Subdued Inflows To Prevent Appreciation
Turkey - TRY/US$ Exchange Rate And Balance of Financial Account Minus Current Account, 6mma

Turkey's current account deficit, which we estimate to have reached 7.3% of GDP in 2013, will thus act as a continuous source of pressure on the currency in the absence of large financial account surpluses. While credit growth and strong domestic demand played a hand in deficit widening, Turkey's reliance on imported energy is the primary cause of the country's massive external financing needs. As such, even a pronounced slowdown in economic activity in 2014 will be unable to quickly narrow the deficit, which we expect to remain uncomfortably high over a multi-year time horizon.
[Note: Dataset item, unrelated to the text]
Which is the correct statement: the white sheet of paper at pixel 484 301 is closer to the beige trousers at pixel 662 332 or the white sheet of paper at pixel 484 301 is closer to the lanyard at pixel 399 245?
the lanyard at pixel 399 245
While Turkey was already set to experience a slowdown in capital account inflows due to glaring macroeconomic imbalances and waning investor risk appetite, we believe that a mounting political risk profile will reinforce this trend, especially in regards to badly needed FDI. Furthermore, the credibility of the CBRT has been damaged by what is perceived as a strong pro-growth bias that originates at the highest levels of government, calling into question its independence.
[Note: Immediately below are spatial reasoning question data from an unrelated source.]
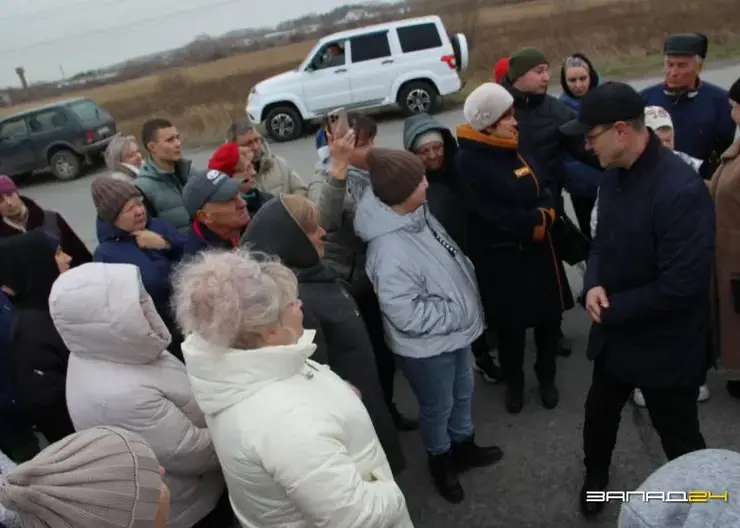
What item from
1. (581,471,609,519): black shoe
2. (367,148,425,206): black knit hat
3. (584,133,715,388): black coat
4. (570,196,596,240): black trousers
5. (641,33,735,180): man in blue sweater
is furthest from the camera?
(570,196,596,240): black trousers

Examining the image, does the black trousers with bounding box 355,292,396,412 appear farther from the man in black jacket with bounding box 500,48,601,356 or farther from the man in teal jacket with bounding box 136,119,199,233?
the man in teal jacket with bounding box 136,119,199,233

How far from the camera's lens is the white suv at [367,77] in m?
14.1

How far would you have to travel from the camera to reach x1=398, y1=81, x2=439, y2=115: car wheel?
14266 mm

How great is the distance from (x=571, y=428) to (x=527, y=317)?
639mm

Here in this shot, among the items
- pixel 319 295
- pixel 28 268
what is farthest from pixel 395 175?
pixel 28 268

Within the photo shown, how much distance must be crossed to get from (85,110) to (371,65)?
6.95 metres

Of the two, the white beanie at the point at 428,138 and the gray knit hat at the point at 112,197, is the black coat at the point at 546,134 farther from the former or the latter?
the gray knit hat at the point at 112,197

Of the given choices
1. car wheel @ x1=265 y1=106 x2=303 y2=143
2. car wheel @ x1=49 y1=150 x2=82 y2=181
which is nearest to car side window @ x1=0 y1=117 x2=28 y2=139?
car wheel @ x1=49 y1=150 x2=82 y2=181

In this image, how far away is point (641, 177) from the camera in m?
2.27

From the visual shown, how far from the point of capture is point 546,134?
11.7ft

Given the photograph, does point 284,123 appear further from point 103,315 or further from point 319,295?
point 103,315

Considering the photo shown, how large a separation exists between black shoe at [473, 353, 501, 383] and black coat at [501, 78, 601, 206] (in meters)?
1.11

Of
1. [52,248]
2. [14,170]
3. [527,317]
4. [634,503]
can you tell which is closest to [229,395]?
[634,503]

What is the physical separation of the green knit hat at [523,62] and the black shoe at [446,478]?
2.22 meters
Regardless of whether or not the CBRT is under government influence or not, since H113 it has in fact shown a greater tolerance for FX weakness. As such, in the coming years we expect the bank to maintain the policy rate at a level which guarantees external financing needs, but is insufficient to provide the type of carry appeal necessary to see sustained FX strength as rising US yields exert continuous pressure on the attractiveness of lira denominated assets.

Risks To Outlook

Due to an uncertain and volatile political climate that has the potential to weigh heavily on investor confidence, we see both short and medium-term risks as weighted primarily to the downside. As evidenced by the Gezi Park protests in the summer of 2013 and the recent graft investigation, bouts of political instability can greatly accelerate selling pressures on the lira. We expect the political situation to remain volatile in the run up to parliamentary elections in 2015, implying significant risk of further destabilising developments.

Furthermore, the trajectory of developed state growth, in particular in the US, will continue to impact demand for the lira. Although the recent rate hike has bolstered the appeal of Turkish assets, a rapid rise in US yields could quickly reverse this sentiment in the coming months.